7. Historical Comparison & Consistency Analysis (vs prior calls)

a. Change in Tone Over Time

  • Current call (Q4 FY26): More confident/forward-looking; “fully turned around”, “trajectory… much stronger”, “AI-first by FY28”.
  • Prior call (Q3 FY26, Feb 3 2026): Also optimistic but more “journey” framing; emphasized reaching profitability and “more stable operating model”.
  • Shift classification: More Optimistic.
  • Increased specificity on growth engines (merchant 10x targets, AI metrics, NBFC sequencing).
  • Less emphasis on “stabilization” and more on “reinvestment” and “growth engines”.
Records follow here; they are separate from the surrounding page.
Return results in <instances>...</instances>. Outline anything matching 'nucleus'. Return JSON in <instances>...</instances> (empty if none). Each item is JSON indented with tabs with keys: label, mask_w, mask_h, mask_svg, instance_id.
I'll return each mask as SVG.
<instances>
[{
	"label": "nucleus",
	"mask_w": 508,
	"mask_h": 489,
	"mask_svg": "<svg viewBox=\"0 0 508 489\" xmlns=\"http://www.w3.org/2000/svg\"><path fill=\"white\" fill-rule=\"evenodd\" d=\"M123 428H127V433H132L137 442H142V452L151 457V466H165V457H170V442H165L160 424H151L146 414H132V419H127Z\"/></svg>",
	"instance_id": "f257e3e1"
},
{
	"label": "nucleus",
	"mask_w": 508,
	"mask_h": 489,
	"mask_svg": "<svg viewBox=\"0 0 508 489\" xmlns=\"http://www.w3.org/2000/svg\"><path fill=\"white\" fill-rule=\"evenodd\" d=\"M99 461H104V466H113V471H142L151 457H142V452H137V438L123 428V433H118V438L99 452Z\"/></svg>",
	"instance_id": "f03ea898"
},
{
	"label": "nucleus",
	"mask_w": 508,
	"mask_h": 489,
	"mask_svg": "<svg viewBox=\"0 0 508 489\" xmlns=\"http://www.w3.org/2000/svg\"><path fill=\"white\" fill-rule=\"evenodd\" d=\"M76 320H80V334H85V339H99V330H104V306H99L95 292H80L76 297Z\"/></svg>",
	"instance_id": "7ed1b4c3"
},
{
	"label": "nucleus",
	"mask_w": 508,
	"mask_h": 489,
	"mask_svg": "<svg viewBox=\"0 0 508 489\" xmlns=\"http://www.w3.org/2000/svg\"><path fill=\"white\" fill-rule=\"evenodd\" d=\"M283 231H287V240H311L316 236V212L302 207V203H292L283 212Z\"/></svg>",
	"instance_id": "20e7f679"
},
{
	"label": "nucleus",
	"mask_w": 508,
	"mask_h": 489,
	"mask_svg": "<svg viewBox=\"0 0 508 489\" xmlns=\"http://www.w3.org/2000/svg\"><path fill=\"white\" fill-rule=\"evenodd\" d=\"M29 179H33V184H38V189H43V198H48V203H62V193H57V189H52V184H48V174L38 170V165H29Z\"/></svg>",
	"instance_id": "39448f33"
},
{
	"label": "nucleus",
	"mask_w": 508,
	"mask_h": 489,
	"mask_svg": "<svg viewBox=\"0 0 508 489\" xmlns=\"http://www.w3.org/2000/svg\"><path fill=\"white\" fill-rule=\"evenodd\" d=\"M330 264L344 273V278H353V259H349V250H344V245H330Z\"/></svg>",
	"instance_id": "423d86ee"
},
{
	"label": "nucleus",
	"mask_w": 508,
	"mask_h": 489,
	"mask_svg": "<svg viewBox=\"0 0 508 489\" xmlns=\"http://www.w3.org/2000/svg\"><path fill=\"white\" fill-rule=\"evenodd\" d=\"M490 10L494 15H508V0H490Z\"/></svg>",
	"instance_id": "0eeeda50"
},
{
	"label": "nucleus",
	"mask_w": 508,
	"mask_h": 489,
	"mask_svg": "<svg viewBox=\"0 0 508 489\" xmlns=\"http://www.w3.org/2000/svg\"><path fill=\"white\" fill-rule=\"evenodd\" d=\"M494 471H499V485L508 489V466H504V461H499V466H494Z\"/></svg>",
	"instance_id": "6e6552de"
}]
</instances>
b. Tracking Past Commitments vs Outcomes

  • Commitment (Q3 FY26): Turn profitable in H2 FY26.
  • Expected: EBITDA and PAT profitability in H2.
  • Outcome (Q4 FY26 call):both Q3 and Q4 were EBITDA and PAT positive.”
  • ✅ Delivered
  • Commitment (Q3 FY26): Merchant/merchant-related burn approaching breakeven (“may take 2 or 3 quarters”).
  • Expected: Earlier breakeven implied around near-term.
  • Outcome: Now merchant breakeven framed as “on track for EBITDA breakeven by FY28” and investment continues “next at least 18 months.”
  • ⏳ Delayed / pushed out
  • Commitment (Q3 FY26): Payments margin sustainability guidance (12–15 bps long-term; 13–15 sustainable).
  • Outcome: Current call reiterates conservatism: “12 to 15 basis points” mid-to-long-term.
  • ✅ Consistent

c. Narrative Shifts

  • Merchant business emphasis increased:
  • Q3 call: merchant business discussed as ramping and approaching breakeven.
  • Q4 call: merchant payments become a central “growth engine” with explicit 10x revenue/GMV targets and device scale-up framing.
  • UPI monetization narrative strengthened but still conditional:
  • Q3: UPI not monetized; expected MDR/interchange “pending”.
  • Q4: still revenue lag; now explicitly references “PPI over UPI MDR… not yet come… expecting it to come.”
  • NBFC becomes a major strategic pillar:
  • Q3: merchant and lending profitability focus; NBFC not as operationally sequenced.
  • Q4: detailed regulatory timeline and co-lending economics rationale.

d. Consistency & Credibility Signals

  • Medium-to-High credibility on profitability turnaround (delivered) and conservative margin guidance.
  • Lower credibility risk on forward growth economics:
  • Merchant breakeven timing moved to FY28 while investment continues.
  • Payments revenue catch-up remains dependent on regulatory monetization timing and mix effects.
  • Overall: Medium credibility (good execution on turnaround; weaker on quantified forward outcomes).

e. Evolution of Key Themes

  • Demand/growth: Improving GMV streak in payments (consistent record highs).
  • Margins: Lending margin framed as stabilizing; payments margin framed as regulated and conservative.
  • Expansion: Shift from “stabilize and rebuild” to “build new growth engines” (merchant + NBFC + AI).
  • Regulatory risk: Increasingly explicit in payments margin guidance and NBFC sequencing.

f. Additional Insights (Cross-Period Intelligence)

  • Risk build-up masked by optimism earlier: The payments revenue lag explanation has persisted across calls; Q4 adds more detail (PPI over UPI MDR timing) but still lacks a firm revenue inflection date.
  • Merchant economics disclosure remains limited: Despite large investment quantum (INR 55 crores in FY26; similar range FY27), management still avoids unit-economics targets and relies on “hawk-eye view” and future disclosures.
  • Defensiveness in Q&A: When asked about merchant breakeven delay and fixed cost growth, management leans on “investment cycle lag” rather than providing a revised model.